WHAT DIET WILL WORK FOR YOU?
Actual results are the yardstick for an appropriate diet. We have the tools for self-monitoring of blood sugar and blood pressure. We have tests for measuring kidney function, HgbA1C, thrombotic risk profiles, and lipid profiles (see Chapter 2). Under your doctor’s supervision, try our diet recommendations for at least three months. Then try any other diet plan for three months and see what happens. The differences may not be in the direction that the popular literature would predict.

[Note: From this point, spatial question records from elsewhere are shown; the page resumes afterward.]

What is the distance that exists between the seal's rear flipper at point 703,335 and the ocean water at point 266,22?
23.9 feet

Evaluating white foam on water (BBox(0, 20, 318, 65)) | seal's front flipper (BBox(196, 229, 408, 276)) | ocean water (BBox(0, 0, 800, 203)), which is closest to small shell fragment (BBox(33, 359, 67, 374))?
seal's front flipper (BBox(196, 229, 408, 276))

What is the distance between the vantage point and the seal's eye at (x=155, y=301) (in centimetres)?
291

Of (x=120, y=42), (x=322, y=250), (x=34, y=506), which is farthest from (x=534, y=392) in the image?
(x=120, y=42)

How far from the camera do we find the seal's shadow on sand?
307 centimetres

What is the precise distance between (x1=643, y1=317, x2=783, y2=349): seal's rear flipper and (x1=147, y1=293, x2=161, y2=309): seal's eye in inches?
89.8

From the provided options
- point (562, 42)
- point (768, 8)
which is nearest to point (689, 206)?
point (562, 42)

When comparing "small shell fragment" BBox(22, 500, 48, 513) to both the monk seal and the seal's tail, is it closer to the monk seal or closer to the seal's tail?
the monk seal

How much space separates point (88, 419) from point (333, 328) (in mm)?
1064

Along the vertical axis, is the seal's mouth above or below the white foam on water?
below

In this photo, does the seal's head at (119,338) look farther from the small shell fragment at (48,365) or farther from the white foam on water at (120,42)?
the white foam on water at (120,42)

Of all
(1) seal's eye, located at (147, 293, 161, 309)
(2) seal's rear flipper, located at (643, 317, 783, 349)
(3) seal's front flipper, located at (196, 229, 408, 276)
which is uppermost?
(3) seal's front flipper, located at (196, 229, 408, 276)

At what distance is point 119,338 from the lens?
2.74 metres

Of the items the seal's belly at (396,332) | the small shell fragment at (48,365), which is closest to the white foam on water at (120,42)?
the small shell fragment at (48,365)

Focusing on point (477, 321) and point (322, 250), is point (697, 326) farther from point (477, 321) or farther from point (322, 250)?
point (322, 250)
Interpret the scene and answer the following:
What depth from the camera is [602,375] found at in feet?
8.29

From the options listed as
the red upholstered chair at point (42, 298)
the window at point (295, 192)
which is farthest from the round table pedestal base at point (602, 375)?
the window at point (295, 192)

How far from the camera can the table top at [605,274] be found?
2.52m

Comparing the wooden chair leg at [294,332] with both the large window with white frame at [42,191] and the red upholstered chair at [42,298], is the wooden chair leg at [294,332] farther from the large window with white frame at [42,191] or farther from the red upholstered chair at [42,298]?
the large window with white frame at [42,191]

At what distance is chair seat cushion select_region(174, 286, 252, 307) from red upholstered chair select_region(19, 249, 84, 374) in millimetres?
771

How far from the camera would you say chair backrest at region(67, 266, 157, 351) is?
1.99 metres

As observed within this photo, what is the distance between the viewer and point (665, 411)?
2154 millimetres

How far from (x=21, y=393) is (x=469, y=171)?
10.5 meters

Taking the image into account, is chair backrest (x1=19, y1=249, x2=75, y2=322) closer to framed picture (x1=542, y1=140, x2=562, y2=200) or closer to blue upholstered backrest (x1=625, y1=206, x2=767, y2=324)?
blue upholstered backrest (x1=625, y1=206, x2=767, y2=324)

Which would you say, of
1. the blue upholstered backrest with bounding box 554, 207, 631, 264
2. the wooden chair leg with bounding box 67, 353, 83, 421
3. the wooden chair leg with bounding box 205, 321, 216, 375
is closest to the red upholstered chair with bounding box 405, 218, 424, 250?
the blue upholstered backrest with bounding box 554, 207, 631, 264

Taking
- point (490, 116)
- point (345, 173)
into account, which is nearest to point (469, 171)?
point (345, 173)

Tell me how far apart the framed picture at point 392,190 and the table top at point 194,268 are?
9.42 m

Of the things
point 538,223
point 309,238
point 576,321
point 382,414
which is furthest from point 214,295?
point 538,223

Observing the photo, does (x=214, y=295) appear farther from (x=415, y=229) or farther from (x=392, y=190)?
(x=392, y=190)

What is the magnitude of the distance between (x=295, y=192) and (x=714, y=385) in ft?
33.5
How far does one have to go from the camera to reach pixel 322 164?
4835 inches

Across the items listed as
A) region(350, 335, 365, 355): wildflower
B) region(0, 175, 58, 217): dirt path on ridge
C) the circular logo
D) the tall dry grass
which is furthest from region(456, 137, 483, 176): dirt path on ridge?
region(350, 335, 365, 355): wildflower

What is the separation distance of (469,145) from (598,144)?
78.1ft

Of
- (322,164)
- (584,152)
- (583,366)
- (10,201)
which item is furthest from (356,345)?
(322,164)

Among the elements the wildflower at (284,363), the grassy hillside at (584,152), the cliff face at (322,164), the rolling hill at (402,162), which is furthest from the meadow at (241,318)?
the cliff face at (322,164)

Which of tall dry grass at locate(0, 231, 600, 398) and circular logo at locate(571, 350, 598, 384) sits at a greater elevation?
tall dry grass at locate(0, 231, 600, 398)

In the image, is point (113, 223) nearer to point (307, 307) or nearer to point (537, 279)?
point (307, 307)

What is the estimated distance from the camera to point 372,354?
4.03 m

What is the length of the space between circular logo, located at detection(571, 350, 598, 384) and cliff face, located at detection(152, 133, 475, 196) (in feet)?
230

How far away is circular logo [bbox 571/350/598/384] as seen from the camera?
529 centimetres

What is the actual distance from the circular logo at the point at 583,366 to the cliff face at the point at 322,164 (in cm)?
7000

Finally, in its most common usage, “diet” usually indicates some sort of franchise. “The______Diet” (you can fill in the blank) usually has a particular name or marketing term associated with it and often comes with products ready for your consumption. When I use the term, I’m referring to diet in the very simple sense of what you eat. I’m not selling a brand or products, but providing guidelines so that you can understand how foods are likely to affect you. You can then create your own diet, one that will not only allow you to keep your blood sugars normalized but also to satisfy yourself.
*By the way, natural peanut butter has a glycemic index much higher than that of the peanuts from which it was created because it is digested more rapidly.